3
votes

How can I convert a timestamp in the format 2019-08-22T23:57:57-07:00 into unixtime using Spark SQL or PySpark?

The most similar function I know is unix_timestamp() it doesn't accept the above time format with UTC offset.

Any suggestion on how I could approach that using preferably Spark SQL or PySpark?

Thanks

1

1 Answers

2
votes

The java SimpleDateFormat pattern for ISO 8601time zone in this case is XXX.
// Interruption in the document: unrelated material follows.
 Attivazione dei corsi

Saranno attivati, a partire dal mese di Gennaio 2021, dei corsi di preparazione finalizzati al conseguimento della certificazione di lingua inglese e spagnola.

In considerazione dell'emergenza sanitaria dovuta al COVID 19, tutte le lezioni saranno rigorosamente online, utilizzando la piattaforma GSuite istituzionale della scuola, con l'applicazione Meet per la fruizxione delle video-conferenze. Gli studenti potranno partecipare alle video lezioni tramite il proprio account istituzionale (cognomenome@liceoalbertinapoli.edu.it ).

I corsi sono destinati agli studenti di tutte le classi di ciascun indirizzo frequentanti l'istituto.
So you need to use yyyy-MM-dd'T'HH:mm:ssXXX as your format string.

SparkSQL

spark.sql(
    """select unix_timestamp("2019-08-22T23:57:57-07:00", "yyyy-MM-dd'T'HH:mm:ssXXX") 
    AS epoch"""
).show(truncate=False)
#+----------+
#|epoch     |
#+----------+
#|1566543477|
#+----------+

Spark DataFrame

from pyspark.sql.functions import unix_timestamp

df = spark.createDataFrame([("2019-08-22T23:57:57-07:00",)], ["timestamp"])
df.withColumn(
    "unixtime", 
    unix_timestamp("timestamp", "yyyy-MM-dd'T'HH:mm:ssXXX")
).show(truncate=False)
#+-------------------------+----------+
#|timestamp                |unixtime  |
#+-------------------------+----------+
#|2019-08-22T23:57:57-07:00|1566543477|
#+-------------------------+----------+

Note that pyspark is just a wrapper on spark - generally I've found the scala/java docs are more complete than the python ones. It may be helpful in the future.